# Hallo aus Ilsfeld!!



## silla (7. Juli 2008)

hallo teichfreaks,

nach kurzer einlesungszeit  möchte ich mich heute bei euch vorstellen.

wir haben unseren garten neu gestaltet und einen fertigteich eingebaut. (Stonecor-Teichschale Lake Titicaca) der teich fasst 2500 liter und misst 305cm auf 236cm, tiefe 110cm. das ganze soll um einen bachlauf erweitert werden mit kleinem wasserfall. anfangs sah das becken noch sehr groß aus, seit es eingebaut ist finde ich es eher klein.

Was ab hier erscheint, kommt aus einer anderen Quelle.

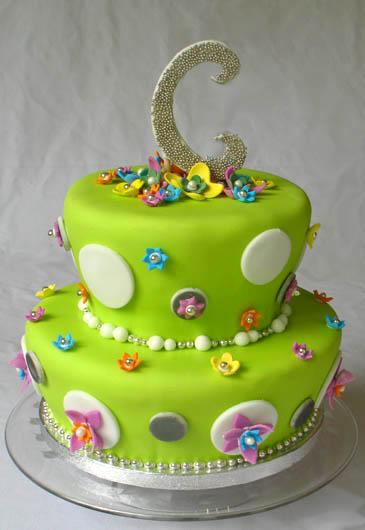 Cake Decorated With Fondant   ZoëBakes   Photo by Zoë François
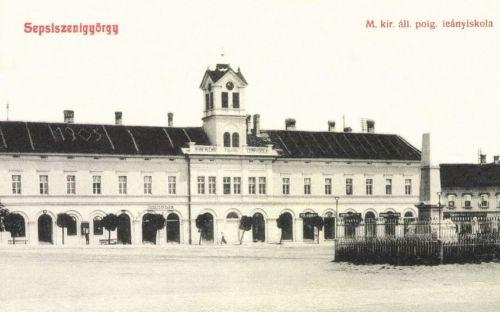 Magyar Királyi Állami Polgári Leányiskola és honvéd szobor,1908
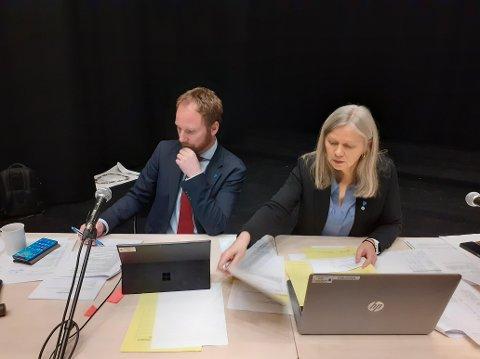 Ordfører Remi Solberg (Ap) og varaordfører Anne Sand (Sp) i årets siste kommunestyre, tirsdag 1. desember 2020.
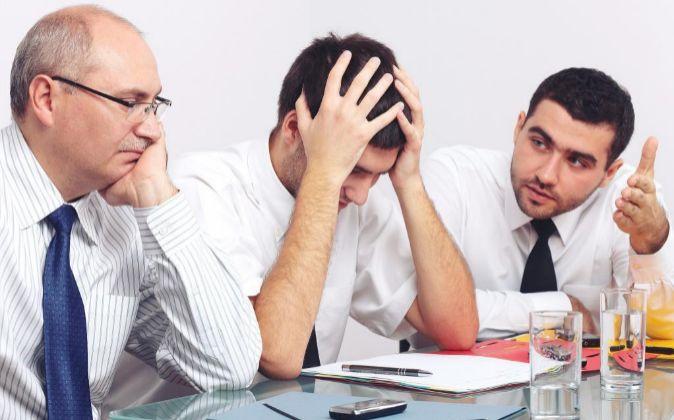 Se calcula que un 30% de los trabajadores sufre o va a sufrir un...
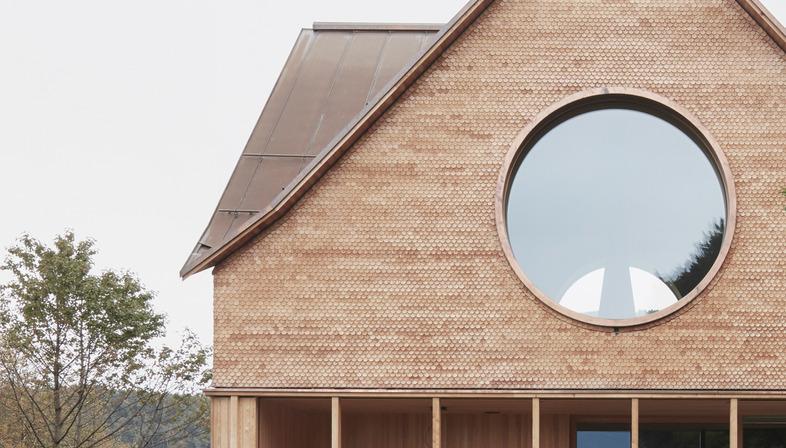 Innauer Matt Architekten's concrete and wood house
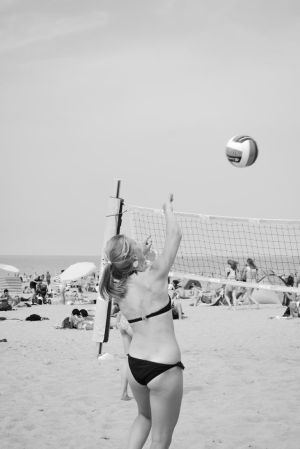 beach vollyball in the Summer by ponyfleute
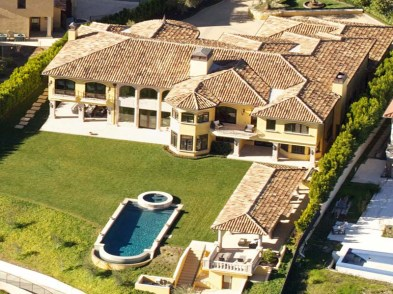 Kim Kardashian and Kanye West have reportedly splashed out nearly $11 million for this Mediterranean style mansion located in a guard gated community near Bel Air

na ja, jetzt muss es erst mal so gehen und ich muss mich um die randgestaltung und bepflanzung des teiches kümmern. ich hoffe natürlich auf viele ratschläge von euch

gruß
silla


----------



## Barbor (7. Juli 2008)

*AW: Hallo aus Ilsfeld!!*

Hallo


und

:willkommen 

Lieben Gruß Ulli


----------



## djmonn (7. Juli 2008)

*AW: Hallo aus Ilsfeld!!*

Hallo Silla

Grüße dich auch  Herzlich Wilkommen hir

habe dein Beitrag mit intesse gelesen wir haben auch eine Teichschale
einbauen lassen kanst dir die Bilder mal Ansehen drück auf mein Nicknamen 
unter beiträge da siehst du die Bilder 
miit denn ratschlägen da Antworten sicher noch viele hir die dir da vorschläge machen ich bin auch erst neu hir und worde sehr gut beraten hir ist eine super gemeinde bin auch froh hir gelandet zu sein 
Gruß Wilfried


----------



## flopp (8. Juli 2008)

*AW: Hallo aus Ilsfeld!!*

Ja Hallo und 
:willkommen

Schön ist es immer wenn man Fotos begutachten kann 	

mfg


----------



## Horst T. (8. Juli 2008)

*AW: Hallo aus Ilsfeld!!*



			
				flopp schrieb:
			
		

> Ja Hallo und
> :willkommen
> 
> Schön ist es immer wenn man Fotos begutachten kann
> ...



Dem schließ ich mich doch mal an .....


----------



## Christine (8. Juli 2008)

*AW: Hallo aus Ilsfeld!!*

Hallo Silla (heißt Du wirklich so?)

erst einmal :Willkommen2 - hier bist Du auf jeden Fall richtig. 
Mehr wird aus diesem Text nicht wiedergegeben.